Due to her success, Maria has substantial assets in Spain and is being advised on tax planning by her financial adviser. Maria has lived in the UK for 15 years so far. Under the existing domicile provisions she is not deemed domicile for UK IHT purposes. She therefore has the option of creating an excluded property trust to ensure that her assets outside of the UK are not caught by the UK IHT provisions should she become deemed domicile in the UK. If Maria creates such a trust before she becomes UK deemed domicile then whilst the assets of the trust are held offshore within the trust, they will not be included in Maria’s estate for IHT purposes even after she becomes UK deemed domicile.
If Maria decides to leave this tax planning opportunity because she considers that she has plenty of time to think about this, then after 17 tax years (15 tax years from April 2017) of living in the UK she will be UK deemed domicile and it will not be possible for her to create an excluded property trust since she will then be subject to the IHT provisions.
If the current rules do change as suggested above, then Maria will have already missed the opportunity to create an excluded property trust as she will have been living in the UK for 15 years and will therefore already be deemed domicile.
How an offshore bond subject to an excluded property trust may help
- Protection of assets from IHT by excluding them from the non UK domiciled client’s estate before they become deemed UK domiciled.
- 5% tax deferred withdrawals available.
- Full access to these assets (subject to income tax liabilities) in your client’s lifetime.
- Avoids delays in obtaining probate in the event of your client’s death meaning those who need the money most can benefit straight away on the instruction of the trustees. The trustees retain control over who benefits from the assets at their discretion.
- Unlike taxation of discretionary trusts for UK domiciled clients, excluded property trusts are not subject to the initial, periodic or exit charges for IHT unless the assets become UK situated.
- Extensive investment choice - Old Mutual International's extensive range of MultiManager funds, which grow free from local taxes, make it possible to choose a portfolio of funds that match attitude to risk.

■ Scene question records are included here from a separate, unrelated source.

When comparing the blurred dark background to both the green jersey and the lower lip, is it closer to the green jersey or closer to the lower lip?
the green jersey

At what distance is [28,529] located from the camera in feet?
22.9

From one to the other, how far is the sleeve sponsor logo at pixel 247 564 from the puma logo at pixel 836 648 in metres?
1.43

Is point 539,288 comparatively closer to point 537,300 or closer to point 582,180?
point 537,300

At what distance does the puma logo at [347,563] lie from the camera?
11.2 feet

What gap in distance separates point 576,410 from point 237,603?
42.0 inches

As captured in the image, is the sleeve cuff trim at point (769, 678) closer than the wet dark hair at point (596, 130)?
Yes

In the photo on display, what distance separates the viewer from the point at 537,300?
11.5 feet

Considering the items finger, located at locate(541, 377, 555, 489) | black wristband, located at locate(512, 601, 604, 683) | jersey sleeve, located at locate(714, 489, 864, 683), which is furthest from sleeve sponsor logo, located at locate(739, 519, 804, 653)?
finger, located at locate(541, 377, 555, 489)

The funds invested are not currently liable to taxes in the Isle of Man or Ireland. However, investment income accumulating in any fund may be subject to tax deduction in the country where the income was produced.
- International location - assets remain outside the UK and qualify as excluded property.
Additional points to consider
Once payments are made to a beneficiary outside of the excluded property trust, this amount (unless spent) will form part of that beneficiary's estate for IHT purposes.
When planning your client's affairs for IHT, you should as far as is practical, also give consideration to the financial regime and tax system in their likely country of residence when the trust is set up and when the investment is encashed either in full or in part.
If an individual is considering IHT planning and is currently non-UK domiciled but there is potential of them becoming UK domiciled in the future, it is clear how the use of an excluded property trust can be an extremely effective tax planning tool for IHT purposes. However, with the changes being introduced from April 2017 reducing the number of years an individual will become deemed domicile, the importance of considering this planning opportunity at an earlier stage is even more essential.